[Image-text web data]
--
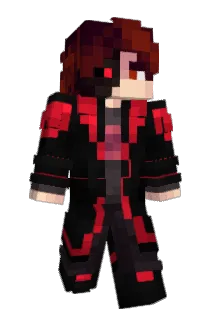 Meneleet Minecraft avatar full body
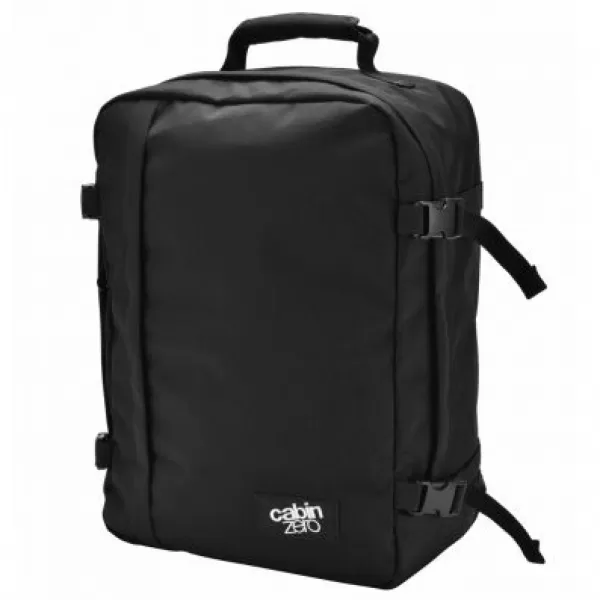  Hátizsák CABINZERO CLASSIC 36L TELJESEN FEKETE 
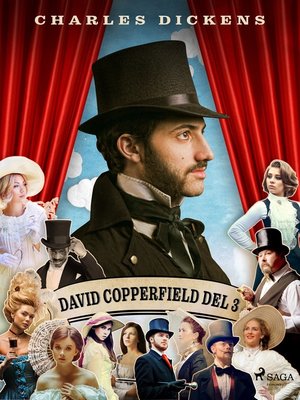 cover image of David Copperfield del 3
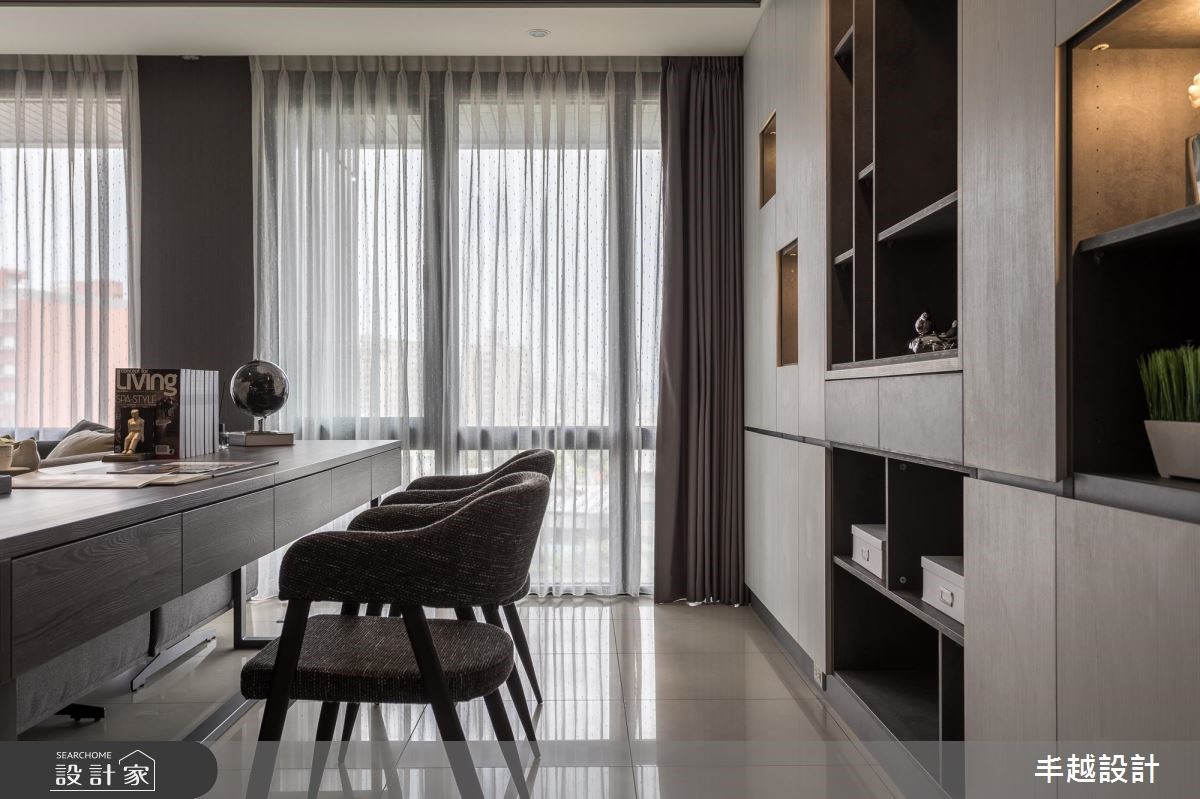 62坪新成屋(5年以下)＿現代風工作區案例圖片＿丰越設計＿丰越_24之15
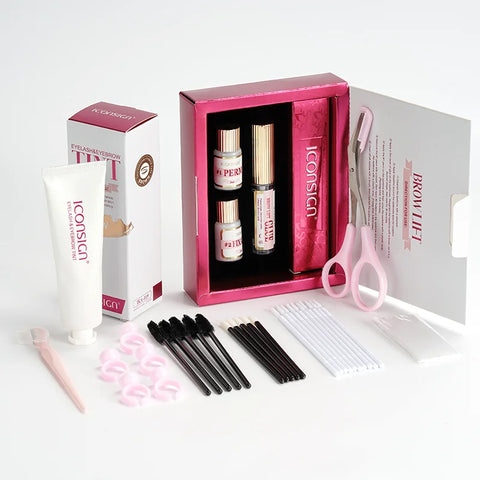 New ICONSIGN Brow Lift & Dye Kit Combo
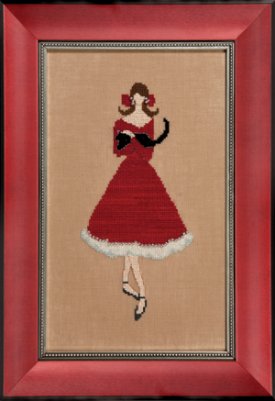 click here to view larger image of Red Kitten - Red Ladies Collection (chart)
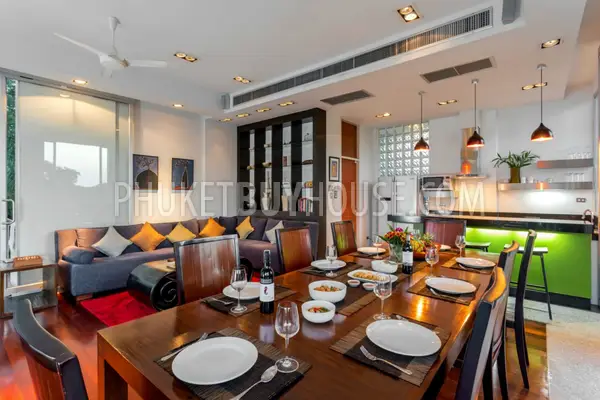 KAM6637: 4 bedroom Villa with Pool in Kamala area. Photo #31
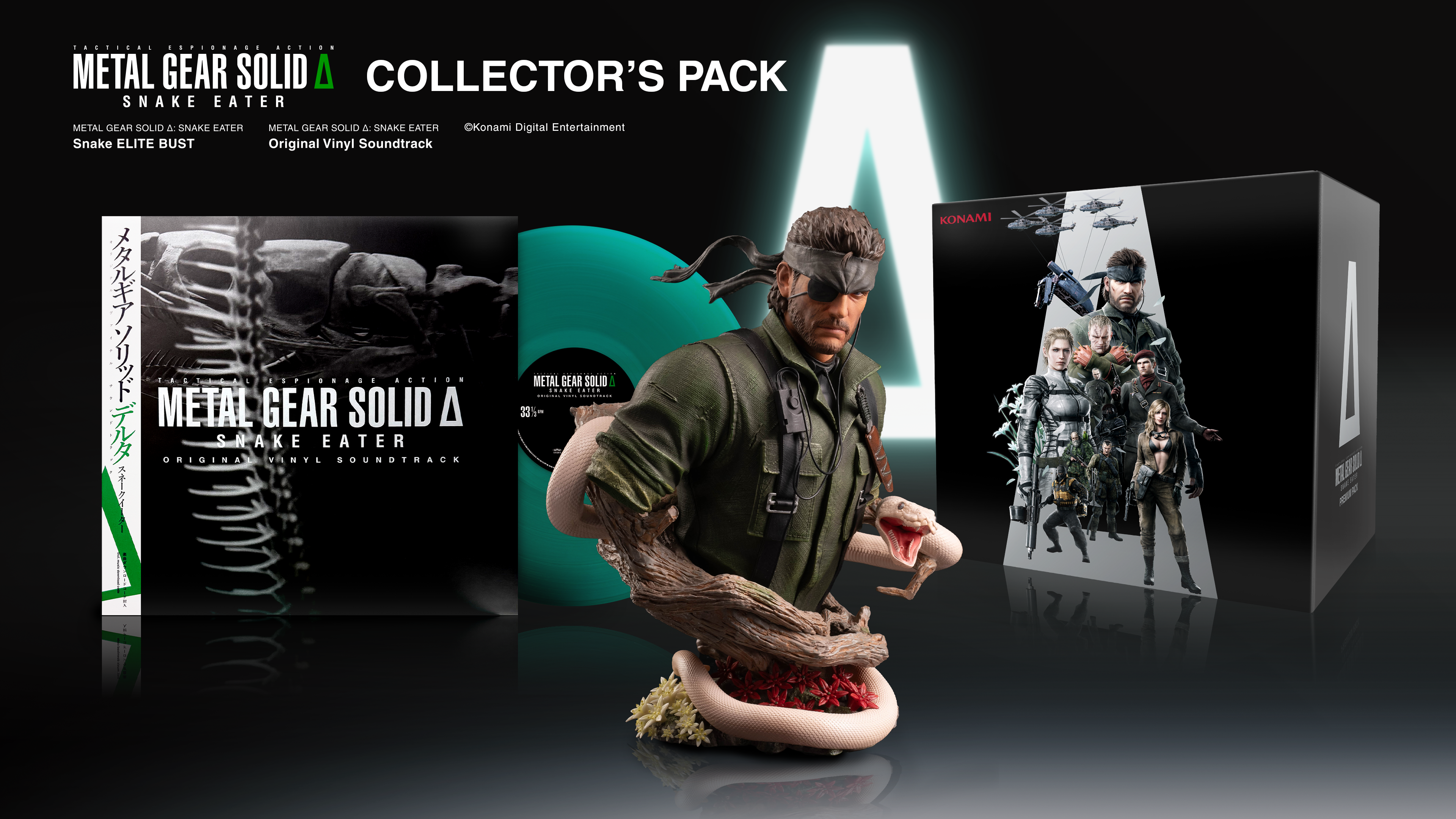 Box kolekcjonerski CENEGA Metal Gear Solid Delta: Snake Eater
--
Task details ▸
Could you quote every row above word for word, leaving the pictures out?

Written answer ▸
 Meneleet Minecraft avatar full body
  Hátizsák CABINZERO CLASSIC 36L TELJESEN FEKETE 
 cover image of David Copperfield del 3
 62坪新成屋(5年以下)＿現代風工作區案例圖片＿丰越設計＿丰越_24之15
 New ICONSIGN Brow Lift & Dye Kit Combo
 click here to view larger image of Red Kitten - Red Ladies Collection (chart)
 KAM6637: 4 bedroom Villa with Pool in Kamala area. Photo #31
 Box kolekcjonerski CENEGA Metal Gear Solid Delta: Snake Eater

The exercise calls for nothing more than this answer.